Earlier this year, Americans United warned Mustang Public Schools officials that the curriculum was problematic and its use in schools might spark litigation.
“Education officials in Mustang did the wise thing,” said the Rev. Barry W. Lynn, executive director of Americans United. “Objective study about religion in public schools is permissible, but this curriculum was essentially an extended Sunday School lesson.”
Green seemed to have little interest in objective instruction. He argued that the course was designed to demonstrate “the reliability of [the Bible],” because he believes that “the evidence is overwhelming.”
In addition, Green has publicly stated that the class would teach the doctrine of biblical inerrancy, which undermines his claim that it would have been taught from an objective standpoint.
Yesterday attorneys with Americans United, the American Civil Liberties Union and the Freedom From Religion Foundation filed a joint freedom-of-information request with the Mustang schools, requesting various documents relating to the school board’s involvement with the curriculum. In response, the groups received an email from Superintendent Sean McDaniel reporting that the class has been cancelled.
“In summary, the topic of a Bible course in the Mustang School District is no longer a discussion item nor is there a plan to provide such a course in the foreseeable future,” McDaniel wrote. “All students who were pre-enrolled in the elective had their schedules changed to a Humanities course or they were afforded the opportunity to select another elective.”
McDaniel added that the district was supposed to have had an opportunity to review the final curriculum, but this did not happen. He also noted that the district had requested that Hobby Lobby agree to pay its legal expenses in the event of a lawsuit. Green refused, so the district decided to drop the proposed class.

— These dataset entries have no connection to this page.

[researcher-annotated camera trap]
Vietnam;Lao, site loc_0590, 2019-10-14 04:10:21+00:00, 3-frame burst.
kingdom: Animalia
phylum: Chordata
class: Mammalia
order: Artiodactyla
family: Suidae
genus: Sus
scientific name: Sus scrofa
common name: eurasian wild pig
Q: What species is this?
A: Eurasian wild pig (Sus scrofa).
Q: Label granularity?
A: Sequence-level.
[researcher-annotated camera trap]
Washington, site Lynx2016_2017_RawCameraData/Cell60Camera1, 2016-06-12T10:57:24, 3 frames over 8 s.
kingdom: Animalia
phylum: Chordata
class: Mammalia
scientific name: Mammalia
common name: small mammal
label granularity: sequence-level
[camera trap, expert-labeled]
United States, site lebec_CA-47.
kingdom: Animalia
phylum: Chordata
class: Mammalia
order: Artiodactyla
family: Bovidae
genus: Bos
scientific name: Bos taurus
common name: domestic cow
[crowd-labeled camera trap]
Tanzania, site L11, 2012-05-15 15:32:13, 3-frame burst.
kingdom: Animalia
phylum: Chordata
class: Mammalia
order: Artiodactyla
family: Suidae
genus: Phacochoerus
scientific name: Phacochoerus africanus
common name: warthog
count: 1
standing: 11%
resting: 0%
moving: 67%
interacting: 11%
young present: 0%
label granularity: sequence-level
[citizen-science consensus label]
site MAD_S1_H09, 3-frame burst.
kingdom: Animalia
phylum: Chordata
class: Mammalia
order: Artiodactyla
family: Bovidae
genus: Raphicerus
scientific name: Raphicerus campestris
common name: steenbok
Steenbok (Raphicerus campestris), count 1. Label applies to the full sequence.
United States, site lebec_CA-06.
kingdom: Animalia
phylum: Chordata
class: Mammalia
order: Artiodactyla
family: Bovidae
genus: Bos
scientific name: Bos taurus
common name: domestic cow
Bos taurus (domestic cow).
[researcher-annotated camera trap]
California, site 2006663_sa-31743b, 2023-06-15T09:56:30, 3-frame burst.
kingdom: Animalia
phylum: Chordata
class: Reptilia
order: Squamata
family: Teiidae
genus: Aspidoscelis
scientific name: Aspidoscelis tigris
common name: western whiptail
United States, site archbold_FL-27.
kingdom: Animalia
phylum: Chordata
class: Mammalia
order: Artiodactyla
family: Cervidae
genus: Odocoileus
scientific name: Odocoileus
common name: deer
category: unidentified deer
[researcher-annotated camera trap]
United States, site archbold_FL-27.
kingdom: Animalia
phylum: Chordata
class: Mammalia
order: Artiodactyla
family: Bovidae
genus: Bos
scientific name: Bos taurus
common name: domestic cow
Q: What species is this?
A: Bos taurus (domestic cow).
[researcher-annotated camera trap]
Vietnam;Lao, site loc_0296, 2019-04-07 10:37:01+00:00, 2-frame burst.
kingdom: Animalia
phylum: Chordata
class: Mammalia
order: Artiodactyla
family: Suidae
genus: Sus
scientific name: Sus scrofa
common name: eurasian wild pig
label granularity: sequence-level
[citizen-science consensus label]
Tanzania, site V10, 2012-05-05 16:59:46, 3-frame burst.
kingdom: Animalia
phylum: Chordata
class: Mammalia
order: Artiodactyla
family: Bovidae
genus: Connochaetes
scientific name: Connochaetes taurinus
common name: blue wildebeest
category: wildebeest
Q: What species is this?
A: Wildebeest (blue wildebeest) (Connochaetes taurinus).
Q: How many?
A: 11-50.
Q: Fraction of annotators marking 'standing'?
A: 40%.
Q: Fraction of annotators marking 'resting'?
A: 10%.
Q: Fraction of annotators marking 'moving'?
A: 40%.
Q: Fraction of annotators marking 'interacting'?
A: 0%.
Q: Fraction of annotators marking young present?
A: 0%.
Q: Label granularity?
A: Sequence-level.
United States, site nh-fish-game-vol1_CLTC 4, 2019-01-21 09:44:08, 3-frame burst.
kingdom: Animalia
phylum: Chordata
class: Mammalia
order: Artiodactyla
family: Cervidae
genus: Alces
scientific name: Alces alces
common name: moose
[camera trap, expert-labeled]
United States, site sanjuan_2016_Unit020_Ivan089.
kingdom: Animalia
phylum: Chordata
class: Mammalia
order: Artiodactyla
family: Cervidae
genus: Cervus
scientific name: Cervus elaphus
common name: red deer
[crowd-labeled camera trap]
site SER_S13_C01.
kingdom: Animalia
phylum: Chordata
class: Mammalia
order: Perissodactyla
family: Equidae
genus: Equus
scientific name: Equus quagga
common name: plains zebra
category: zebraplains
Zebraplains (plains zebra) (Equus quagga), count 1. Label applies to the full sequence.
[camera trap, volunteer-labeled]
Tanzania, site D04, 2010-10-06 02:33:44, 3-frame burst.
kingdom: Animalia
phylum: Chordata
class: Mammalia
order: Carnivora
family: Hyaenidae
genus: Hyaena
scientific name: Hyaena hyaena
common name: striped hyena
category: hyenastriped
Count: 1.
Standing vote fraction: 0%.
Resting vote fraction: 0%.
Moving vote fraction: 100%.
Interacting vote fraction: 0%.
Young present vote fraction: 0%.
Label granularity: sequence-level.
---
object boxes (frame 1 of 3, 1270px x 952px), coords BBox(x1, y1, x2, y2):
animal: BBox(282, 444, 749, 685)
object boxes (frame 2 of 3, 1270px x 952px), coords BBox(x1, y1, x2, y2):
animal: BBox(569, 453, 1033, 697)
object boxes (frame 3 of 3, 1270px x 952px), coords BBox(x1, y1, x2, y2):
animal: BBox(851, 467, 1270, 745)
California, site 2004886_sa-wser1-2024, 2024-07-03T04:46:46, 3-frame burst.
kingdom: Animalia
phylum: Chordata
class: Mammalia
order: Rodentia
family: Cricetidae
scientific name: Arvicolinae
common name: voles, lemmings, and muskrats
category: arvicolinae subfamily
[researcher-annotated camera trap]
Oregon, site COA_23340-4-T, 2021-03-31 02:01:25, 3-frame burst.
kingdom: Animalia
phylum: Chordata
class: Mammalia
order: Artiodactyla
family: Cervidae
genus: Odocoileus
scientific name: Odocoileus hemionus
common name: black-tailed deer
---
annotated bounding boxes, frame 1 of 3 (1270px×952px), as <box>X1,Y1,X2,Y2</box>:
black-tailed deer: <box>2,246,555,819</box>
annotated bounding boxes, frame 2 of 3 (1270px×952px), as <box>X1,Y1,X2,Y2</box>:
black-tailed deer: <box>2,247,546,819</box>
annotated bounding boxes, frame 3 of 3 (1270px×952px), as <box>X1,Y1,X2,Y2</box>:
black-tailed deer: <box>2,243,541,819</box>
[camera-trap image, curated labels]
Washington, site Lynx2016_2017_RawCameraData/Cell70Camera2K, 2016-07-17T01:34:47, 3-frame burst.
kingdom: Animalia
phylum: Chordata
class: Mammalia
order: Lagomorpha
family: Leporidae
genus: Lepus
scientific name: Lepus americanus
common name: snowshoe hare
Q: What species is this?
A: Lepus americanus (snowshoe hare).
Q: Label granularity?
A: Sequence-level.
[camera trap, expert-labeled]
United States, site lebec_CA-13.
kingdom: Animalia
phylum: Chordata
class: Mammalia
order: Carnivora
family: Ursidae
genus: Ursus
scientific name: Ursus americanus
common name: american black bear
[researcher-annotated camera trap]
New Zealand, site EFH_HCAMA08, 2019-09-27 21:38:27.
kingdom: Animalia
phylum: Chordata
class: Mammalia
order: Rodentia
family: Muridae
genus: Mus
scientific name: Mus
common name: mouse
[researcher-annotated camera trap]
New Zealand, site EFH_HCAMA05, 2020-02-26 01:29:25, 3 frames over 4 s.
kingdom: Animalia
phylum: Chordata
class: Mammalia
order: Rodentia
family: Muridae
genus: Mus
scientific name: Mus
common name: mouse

Ayesha N. Khan, legal director for Americans United, said the district made the right call.
“There is a right way and wrong way to teach about the Bible and other religious texts in public schools,” Khan said. “The Hobby Lobby curriculum is an example of the wrong way. Education officials in Mustang have saved themselves many headaches by backing out of this ill-conceived plan.”
Americans United is a religious liberty watchdog group based in Washington, D.C. Founded in 1947, the organization educates Americans about the importance of church-state separation in safeguarding religious freedom.